• [ACTION ITEM]: Rewrite the records below with each "TOYOTA" swapped for "LEXUS" and everything else unchanged. Leave the pictures out.

• [RECORDS FOR PROCESSING]:

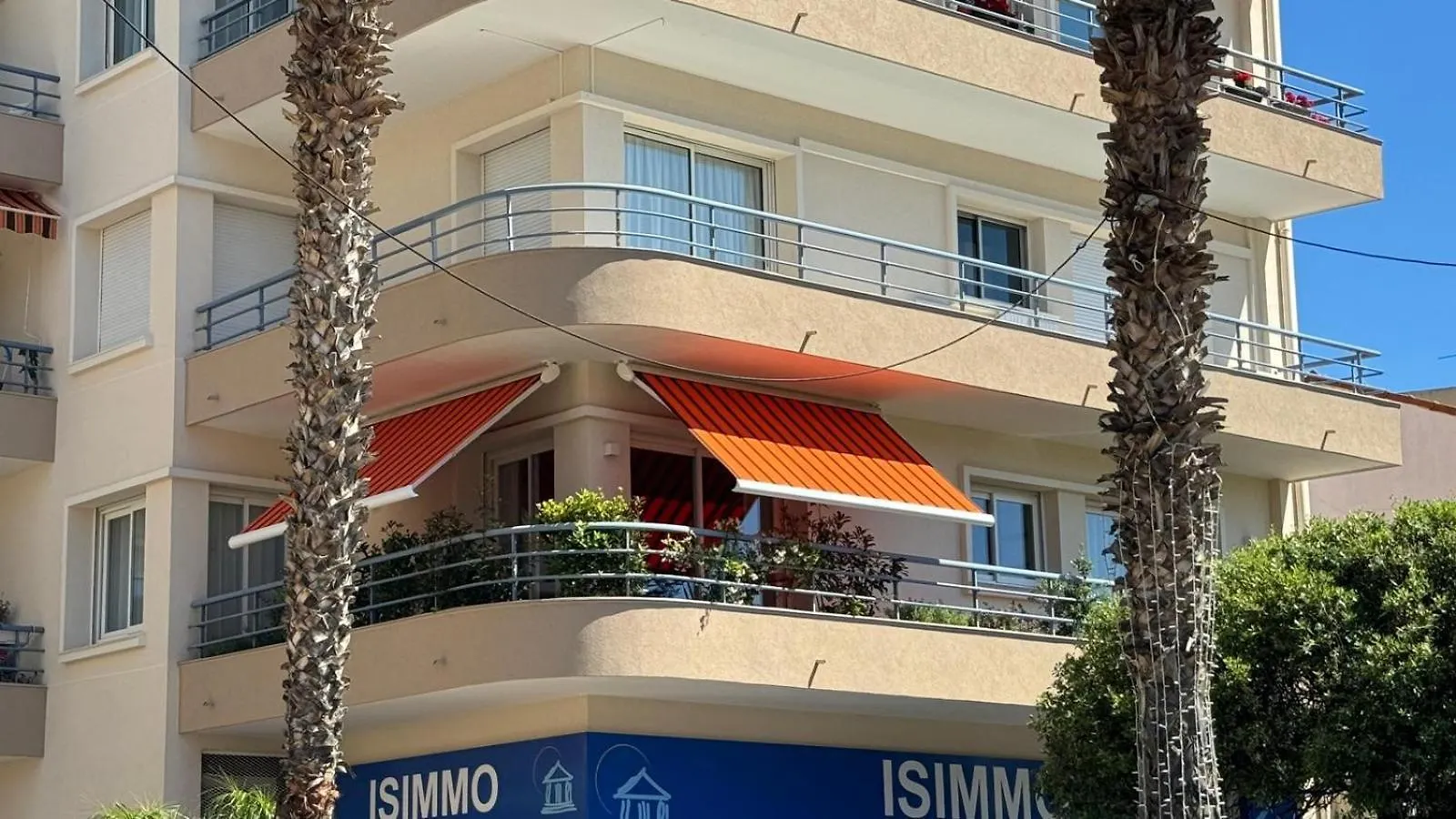 Cavalaire Plein Centre, Appartement De 70M2 A 2Mn De La Plage - Garage Privee -Terrasse 0*, Cavalaire-sur-Mer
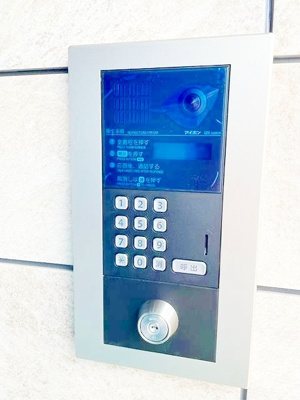 【設備】La maison中野方南町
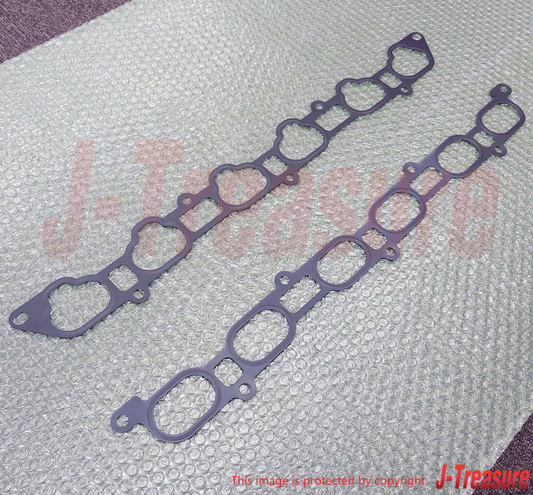 TOYOTA 1JZ-GTE 1JZGTE Genuine Intake Manifold Gasket 17177-88400 17179-88400 OEM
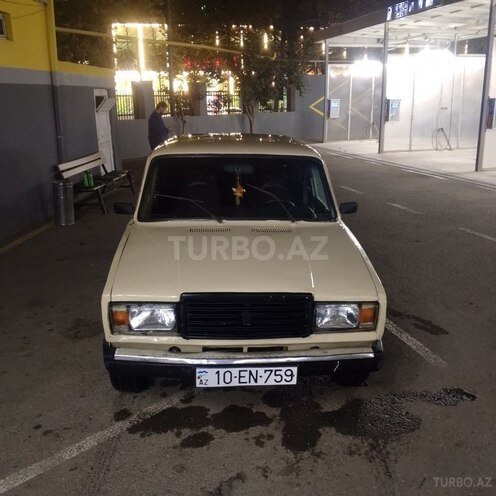 LADA (VAZ) 2107 1983, 57,000 km - 1.6 l - Gəncə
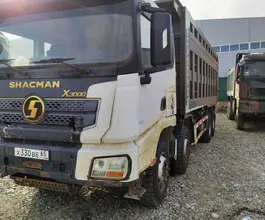Самосвал Самосвал  Shacman SX331863366 2022 года б/у фото 3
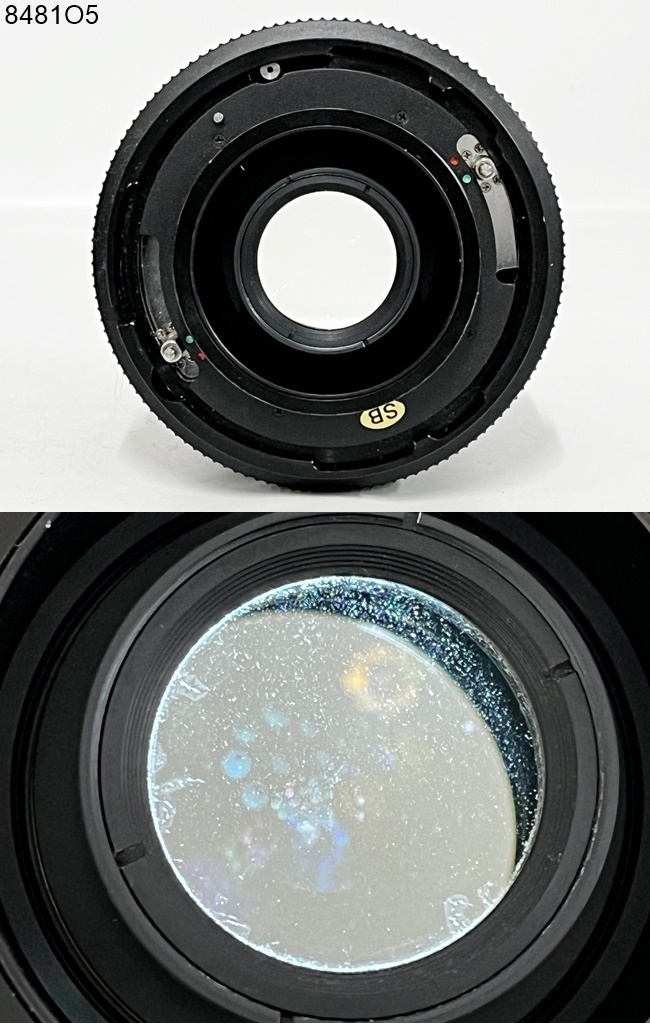 しておりま ヤフオク! K/L 1 4 f=65mm L #20648 - Mamiya マミヤ して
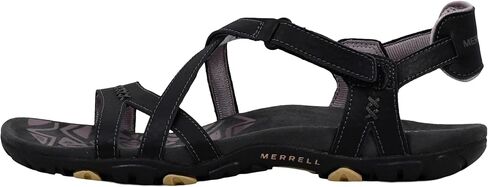 صندل نسائي من الجلد من Merrell Sandspur Rose - - - 11 M US in Saudi Arabia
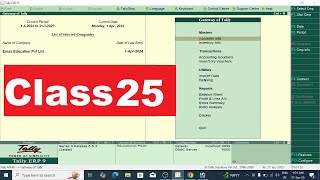 Debit Note Credit Note in Tally माल वापिस की एंट्री || #tallywithgst #purchasereturn #salesreturn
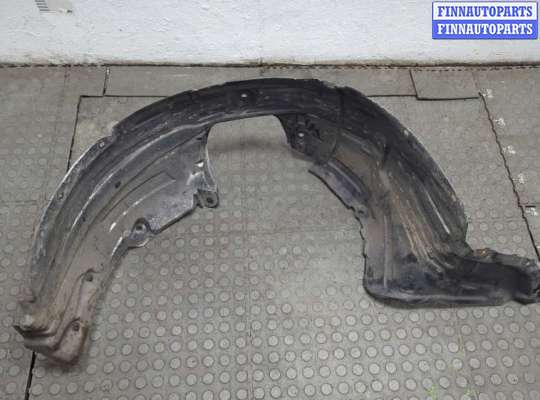 купить Защита арок (подкрылок) на Mazda 3 (BK) 2003-2009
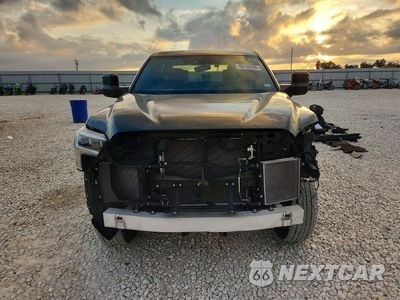Piąte zdjęcie samochodu w środku: 2025 TOYOTA TUNDRA 1794 EDITION VIN:5TFMA5EC8SX045521 - miniatura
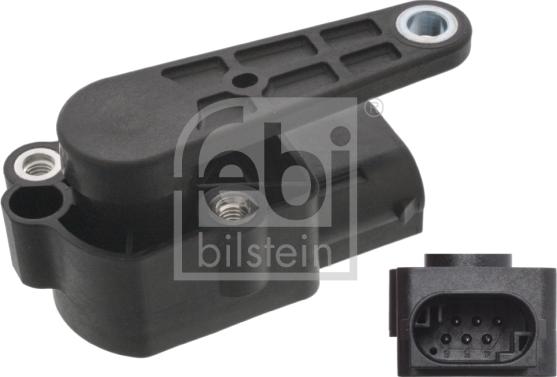 Febi Bilstein 46446 - Sensor, Xenonljus (lysviddsreglering) xdelar.se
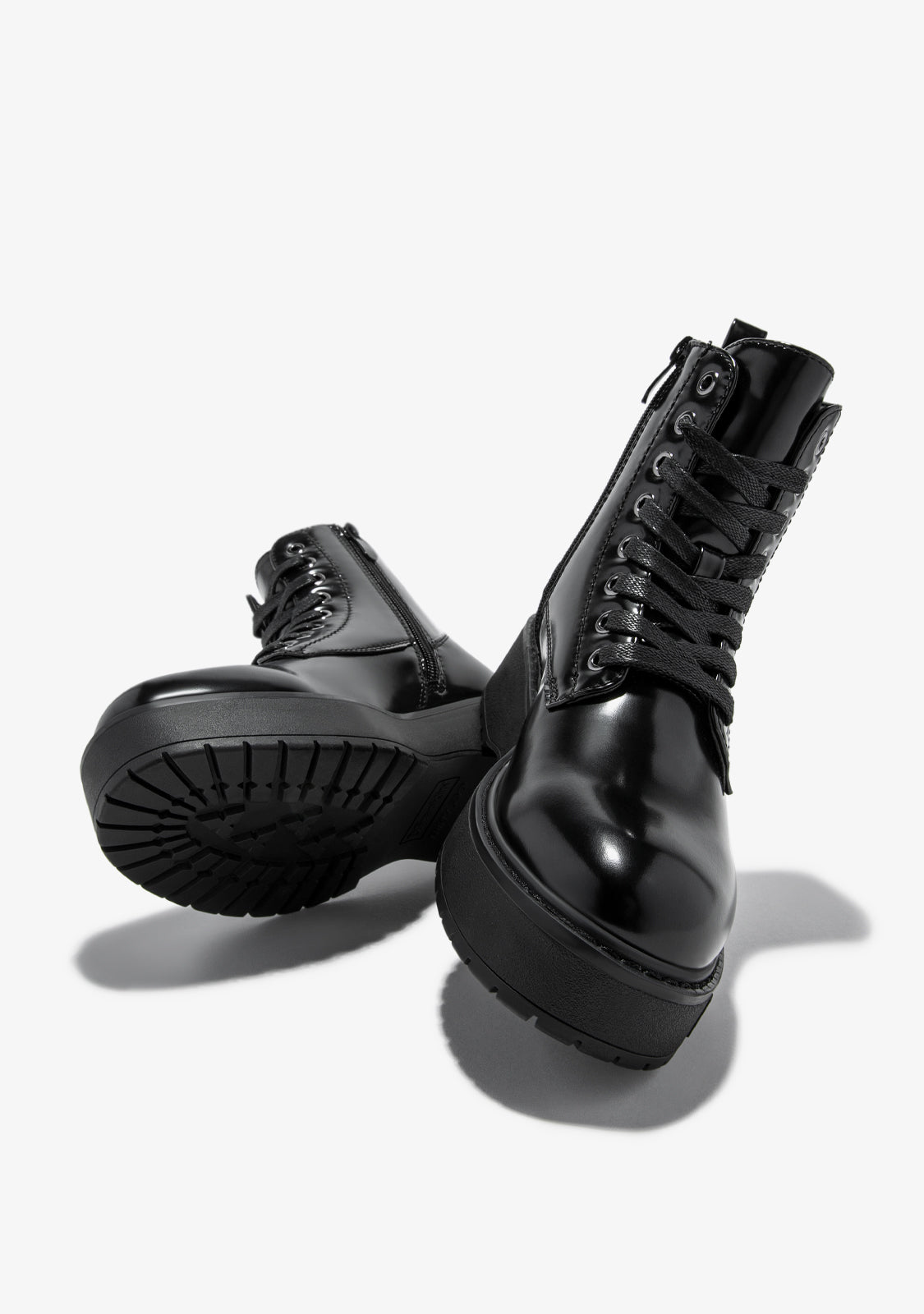Gumme Track Black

• [RESULT]:
 Cavalaire Plein Centre, Appartement De 70M2 A 2Mn De La Plage - Garage Privee -Terrasse 0*, Cavalaire-sur-Mer
 【設備】La maison中野方南町
 LEXUS 1JZ-GTE 1JZGTE Genuine Intake Manifold Gasket 17177-88400 17179-88400 OEM
 LADA (VAZ) 2107 1983, 57,000 km - 1.6 l - Gəncə
Самосвал Самосвал  Shacman SX331863366 2022 года б/у фото 3
 しておりま ヤフオク! K/L 1 4 f=65mm L #20648 - Mamiya マミヤ して
 صندل نسائي من الجلد من Merrell Sandspur Rose - - - 11 M US in Saudi Arabia
 Debit Note Credit Note in Tally माल वापिस की एंट्री || #tallywithgst #purchasereturn #salesreturn
 купить Защита арок (подкрылок) на Mazda 3 (BK) 2003-2009
Piąte zdjęcie samochodu w środku: 2025 LEXUS TUNDRA 1794 EDITION VIN:5TFMA5EC8SX045521 - miniatura
 Febi Bilstein 46446 - Sensor, Xenonljus (lysviddsreglering) xdelar.se
Gumme Track Black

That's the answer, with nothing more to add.